Naturally, this means you’ll be creating your own character. It’s a pretty comprehensive system, and if you’re played any modern RPG lately you should know what to expect. Eyes, hair, face, scars, gender, freckles, all the usual parameters are here, and the freedom is welcome.
I won’t spoil the beginning moments, but suffice to say it’s clear that not all is peaceful at Hogwarts, with an evil brimming beneath its lavish architecture that looks to throw the Wizarding World into chaos. Nefarious wizards and goblin overlord Ranrock look to tear the very fabric of this magical world apart, and it’ll take more than a quick cast of Reparo to fix it.
One of the biggest compliments I can give Hogwarts Legacy is that you feel like a student. The game has a great way of weaving key mechanics and events into your everyday life as a pupil, and the progression feels natural as a result. You’re even sorted into your house before being let loose into Hogwarts via some simple questions, with Slytherin being chosen for my wizard by the Sorting Hat. Pleasingly, if you aren’t happy with the house you are assigned to, you can opt to change it.

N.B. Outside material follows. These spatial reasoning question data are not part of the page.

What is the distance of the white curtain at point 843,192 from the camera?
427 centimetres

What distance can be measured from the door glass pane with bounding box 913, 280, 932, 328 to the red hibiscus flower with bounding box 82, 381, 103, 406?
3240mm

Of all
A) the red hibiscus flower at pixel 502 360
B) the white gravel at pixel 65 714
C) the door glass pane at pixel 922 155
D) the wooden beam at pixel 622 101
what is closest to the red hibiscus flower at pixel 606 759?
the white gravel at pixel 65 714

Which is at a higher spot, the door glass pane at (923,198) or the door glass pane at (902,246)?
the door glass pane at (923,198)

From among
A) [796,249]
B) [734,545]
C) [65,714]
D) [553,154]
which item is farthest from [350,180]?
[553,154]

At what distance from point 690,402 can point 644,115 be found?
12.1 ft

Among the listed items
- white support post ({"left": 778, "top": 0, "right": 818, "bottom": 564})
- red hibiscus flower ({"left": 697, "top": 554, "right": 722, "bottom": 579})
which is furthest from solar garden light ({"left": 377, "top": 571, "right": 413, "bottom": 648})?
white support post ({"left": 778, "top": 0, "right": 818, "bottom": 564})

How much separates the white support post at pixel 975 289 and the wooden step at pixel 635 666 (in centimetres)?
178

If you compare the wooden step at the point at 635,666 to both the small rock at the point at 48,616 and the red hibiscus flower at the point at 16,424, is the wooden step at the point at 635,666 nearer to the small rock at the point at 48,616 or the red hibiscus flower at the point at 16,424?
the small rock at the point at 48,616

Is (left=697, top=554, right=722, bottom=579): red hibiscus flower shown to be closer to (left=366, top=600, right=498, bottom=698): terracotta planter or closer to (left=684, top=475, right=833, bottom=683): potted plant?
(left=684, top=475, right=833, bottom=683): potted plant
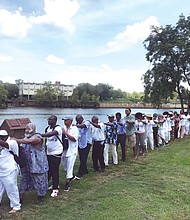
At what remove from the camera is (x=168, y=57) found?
66.3 ft

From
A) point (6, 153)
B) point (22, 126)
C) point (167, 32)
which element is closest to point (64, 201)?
point (6, 153)

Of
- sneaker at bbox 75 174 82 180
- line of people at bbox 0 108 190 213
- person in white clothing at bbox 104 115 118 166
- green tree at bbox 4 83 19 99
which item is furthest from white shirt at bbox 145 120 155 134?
green tree at bbox 4 83 19 99

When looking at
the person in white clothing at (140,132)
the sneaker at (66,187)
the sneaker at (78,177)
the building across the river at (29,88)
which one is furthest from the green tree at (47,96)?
the sneaker at (66,187)

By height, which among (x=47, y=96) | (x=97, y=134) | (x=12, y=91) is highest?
(x=12, y=91)

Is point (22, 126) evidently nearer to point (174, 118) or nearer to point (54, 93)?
point (174, 118)

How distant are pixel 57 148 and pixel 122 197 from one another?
1450 millimetres

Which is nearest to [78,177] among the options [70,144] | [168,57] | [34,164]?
[70,144]

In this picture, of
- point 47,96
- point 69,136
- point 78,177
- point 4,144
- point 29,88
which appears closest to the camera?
point 4,144

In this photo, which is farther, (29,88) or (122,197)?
(29,88)

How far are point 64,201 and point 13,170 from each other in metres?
1.20

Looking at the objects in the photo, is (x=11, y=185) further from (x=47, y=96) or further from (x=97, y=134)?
(x=47, y=96)

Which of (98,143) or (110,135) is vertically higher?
(110,135)

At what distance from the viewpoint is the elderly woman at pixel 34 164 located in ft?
16.6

A Lush World Brimming With Character And Heart
Portkey Games and Avalanche Software have done a brilliant job of implementing Potter lore into what would usually be pretty rudimentary gaming staples. Fast travel? That’s done by activating Foo Flames you discover dotted across the landscape. Topping up your health and applying passive buffs in combat? Those come through learning concoctions in Potions Class or growing the necessary ingredients to brew them in Herbology Class.
Don’t fancy walking everywhere? Then hop onto your broomstick to take in a majestic view as you get to your location. You’ll even use Accio to nab magical flying Field Guide pages out of the air to swell your growing collection of lore and interesting tidbits. The dedication to the Potter universe is nothing short of impressive, and the game feels more authentic because of it.

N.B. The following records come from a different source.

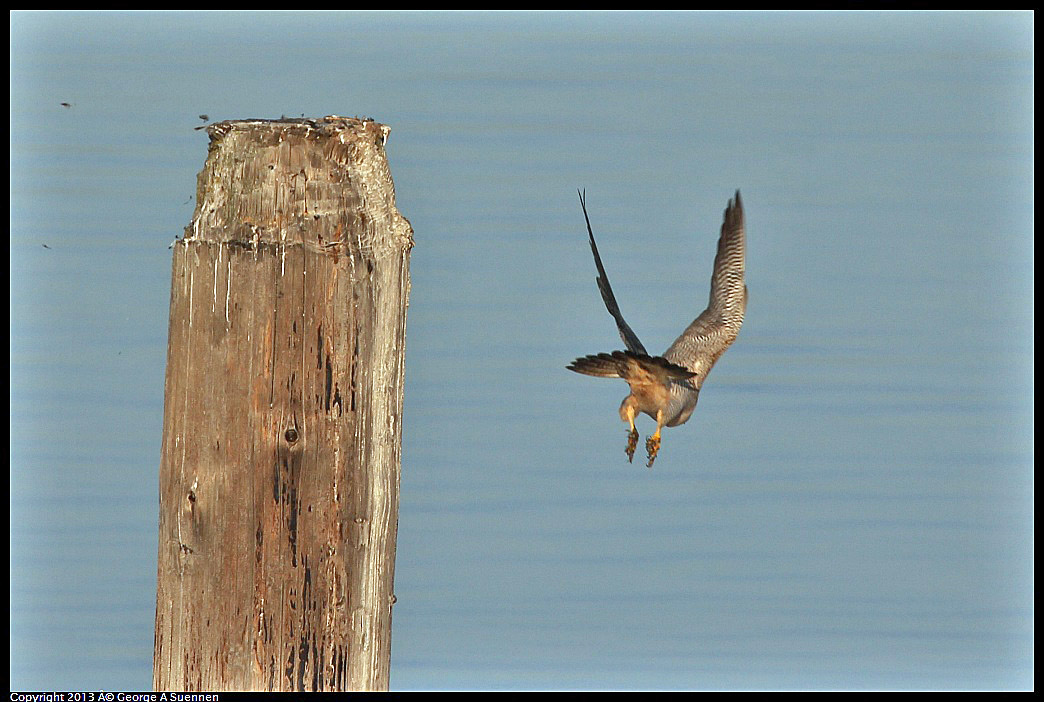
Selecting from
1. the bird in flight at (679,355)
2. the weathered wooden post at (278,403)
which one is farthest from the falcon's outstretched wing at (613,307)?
the weathered wooden post at (278,403)

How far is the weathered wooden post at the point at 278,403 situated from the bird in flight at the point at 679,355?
4.39ft

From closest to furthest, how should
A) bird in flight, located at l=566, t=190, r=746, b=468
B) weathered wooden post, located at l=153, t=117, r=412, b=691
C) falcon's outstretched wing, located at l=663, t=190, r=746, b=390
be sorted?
weathered wooden post, located at l=153, t=117, r=412, b=691 → bird in flight, located at l=566, t=190, r=746, b=468 → falcon's outstretched wing, located at l=663, t=190, r=746, b=390

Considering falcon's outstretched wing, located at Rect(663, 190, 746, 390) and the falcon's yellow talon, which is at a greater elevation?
falcon's outstretched wing, located at Rect(663, 190, 746, 390)

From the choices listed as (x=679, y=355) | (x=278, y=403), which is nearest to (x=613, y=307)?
(x=679, y=355)

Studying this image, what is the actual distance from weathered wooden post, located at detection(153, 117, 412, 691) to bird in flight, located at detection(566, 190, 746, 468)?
134cm

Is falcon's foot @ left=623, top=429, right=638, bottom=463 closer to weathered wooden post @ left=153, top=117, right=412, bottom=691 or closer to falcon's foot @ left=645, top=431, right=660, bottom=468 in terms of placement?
falcon's foot @ left=645, top=431, right=660, bottom=468

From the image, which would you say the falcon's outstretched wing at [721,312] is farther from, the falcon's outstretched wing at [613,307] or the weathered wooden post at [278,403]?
the weathered wooden post at [278,403]

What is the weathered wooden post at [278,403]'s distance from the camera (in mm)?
2666

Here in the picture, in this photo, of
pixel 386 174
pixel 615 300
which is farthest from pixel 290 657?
pixel 615 300

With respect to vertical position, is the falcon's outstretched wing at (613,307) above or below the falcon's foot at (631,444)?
above

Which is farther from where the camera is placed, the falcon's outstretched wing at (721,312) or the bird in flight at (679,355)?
the falcon's outstretched wing at (721,312)

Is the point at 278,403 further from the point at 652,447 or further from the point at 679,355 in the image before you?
the point at 679,355

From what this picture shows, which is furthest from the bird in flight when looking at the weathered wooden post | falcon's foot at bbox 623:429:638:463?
the weathered wooden post

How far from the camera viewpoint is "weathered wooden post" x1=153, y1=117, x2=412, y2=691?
2666mm
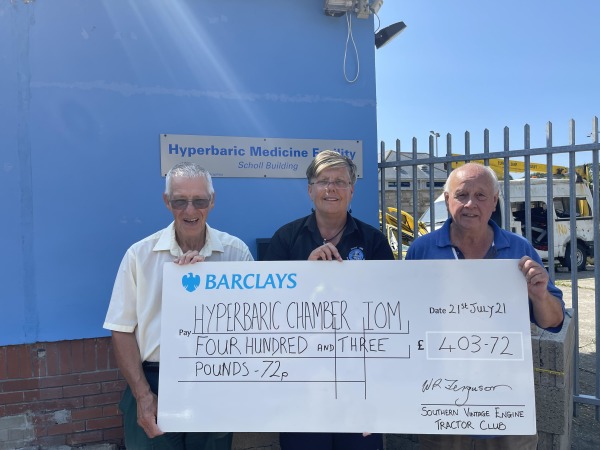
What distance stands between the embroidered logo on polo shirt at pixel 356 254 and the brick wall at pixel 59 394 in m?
2.01

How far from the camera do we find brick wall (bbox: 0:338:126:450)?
3152 mm

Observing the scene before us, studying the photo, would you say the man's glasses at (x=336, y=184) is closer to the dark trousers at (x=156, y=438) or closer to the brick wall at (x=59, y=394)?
the dark trousers at (x=156, y=438)

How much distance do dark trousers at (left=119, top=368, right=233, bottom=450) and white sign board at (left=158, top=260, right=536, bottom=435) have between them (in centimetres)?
14

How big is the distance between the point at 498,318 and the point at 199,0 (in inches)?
120

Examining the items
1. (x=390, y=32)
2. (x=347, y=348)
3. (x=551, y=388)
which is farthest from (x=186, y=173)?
(x=390, y=32)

Then there’s the locations themselves. Hogwarts Castle is a sumptuously-realised hive of activity, and wondering its grand, almost labyrinthine halls and winding staircases is an assault on the senses. Students chatter among themselves, aristocratic portraits spring to life, ghosts waft through the air and through walls, and suits of armour hum casually as you move past them.
Other areas are equally impressive. Hogsmeade, which is where you’ll find all manner of shops for your wizarding needs, is a picturesque village brimming with medieval English charm, nestled snugly in a valley flanked by the malodorous aura of the sinister Forbidden Forest. The surrounding valley is peppered with small hamlets, hidden caves, lush forests and other areas of interesting, which means you’ll gawping at a lot of stunning scenery in Hogwarts Legacy.
Rewarding Combat That’s Peppered With Tactical Duels
Combat is easily one of the best things about Hogwarts Legacy, and is absolutely pulsating with strategic depth. You have your bog-standard attack (R2), but you’ll need to employ more advanced spells to conquer the majority of foes.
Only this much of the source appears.